What this exercise asks:
a. In the letter file patent text, rewrite the paragraph beginning "The present invention is directed to a composite letter file" more briefly, keeping its main facts.
b. Answer these questions from the letter file patent text, one answer per line, marked to match:
(i) On what date was the application filed?
(ii) Which earlier patent suggested providing several partition members in a common receptacle?
(iii) Who is listed as the original assignee?
c. Carry on the letter file patent text from the point where it stops.

Excerpted text:
|Publication number||US4162014 A|
|Application number||US 05/797,335|
|Publication date||Jul 24, 1979|
|Filing date||May 16, 1977|
|Priority date||May 16, 1977|
|Publication number||05797335, 797335, US 4162014 A, US 4162014A, US-A-4162014, US4162014 A, US4162014A|
|Original Assignee||Eldon Industries, Inc.|
|Export Citation||BiBTeX, EndNote, RefMan|
|Patent Citations (8), Referenced by (21), Classifications (6), Legal Events (1)|
|External Links: USPTO, USPTO Assignment, Espacenet|
The problem of providing a temporary receptacle for letters and other documents in the office of a busy executive has long confronted the art and the most common solution for the problem is the provision of the well-known IN and OUT trays which are commonly found on the crowded desk of a busy executive or secretary.
The prior art IN and OUT trays, in addition to occupying considerable desk space, also are inadequate in that numerous documents and letters are stacked on top of one another and are not readily accessible.
It has been suggested in the prior art, U.S. Pat. No. 3,515,283, that a plurality of partition members be provided in a common receptacle to permit a rational segregation of the documentary material. However, such receptacles as described in the above-mentioned patent constitute trays which are adapted to be utilized in the same manner as the commonly utilized and previously mentioned IN and OUT trays.
The present invention is directed to a composite letter file which is adapted to be mounted on a vertical supporting surface adjacent the desk of the executive or secretary utilizing the composite letter file. For instance, the composite letter file of the invention can be supported from a wall surface or can, if desired, be supported from a vertically oriented pylon or other vertical support member which is disposed adjacent the desk of the executive or secretary.
Consequently, the surface of the executive or secretary's desk is not encumbered with the trays of the composite letter file and the documents and letters can be placed in a rational relationship with one another in the primary and secondary trays which constitute the composite letter file.
It is, therefore, an object of my invention to provide a composite letter file of the upper-mentioned character which consists of a primary tray member having supporting means associated therewith permitting the primary tray member to be demountably supported upon a vertical or other supporting surface, said primary tray member providing a document-receiving receptacle and having detent means thereupon. A secondary tray member is cooperative with the primary tray member and has detent means thereupon engageable with the corresponding detent means of said primary tray member to permit the secondary tray member to be demountably supported upon said primary tray member.

Data entries:
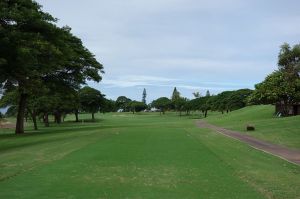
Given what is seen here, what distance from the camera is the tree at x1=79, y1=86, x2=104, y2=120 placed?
99.9 meters

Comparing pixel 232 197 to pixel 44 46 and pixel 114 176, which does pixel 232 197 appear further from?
pixel 44 46

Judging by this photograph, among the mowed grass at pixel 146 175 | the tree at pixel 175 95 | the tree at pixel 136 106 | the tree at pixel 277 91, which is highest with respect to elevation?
the tree at pixel 175 95

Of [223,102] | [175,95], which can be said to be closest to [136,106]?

Task-by-task outputs:
a. The invention is a composite letter file designed to mount on a vertical surface beside the desk of the executive or secretary using it. It can hang from a wall or from an upright pylon or other vertical support next to the desk.

b.
(i) May 16, 1977
(ii) U.S. Pat. No. 3,515,283
(iii) Eldon Industries, Inc.

c.
A desired number of secondary tray members can be supported from one another by interengagement of the detent means thereupon, thus providing a relatively large capacity which permits the rational segregation of correspondence or other documentary material and visual access thereto since the documents are not piled one on top of the other as they are in conventional trays.
Another object of my invention is the provision of a composite letter file of the aforementioned character wherein the detent means on the primary and secondary tray members are constituted by elongated receptacles on the primary tray member and corresponding elongated projections on the secondary tray member engageable with said elongated receptacles on said primary tray member.
As associated object of my invention is the provision of elongated projections on the sidewalls of the secondary tray member, said sidewalls being momentarily displaceable because of the inherent resilience of the material thereof to permit the interengagement of the elongated projections on said sidewalls with the corresponding receptacles on the primary tray member.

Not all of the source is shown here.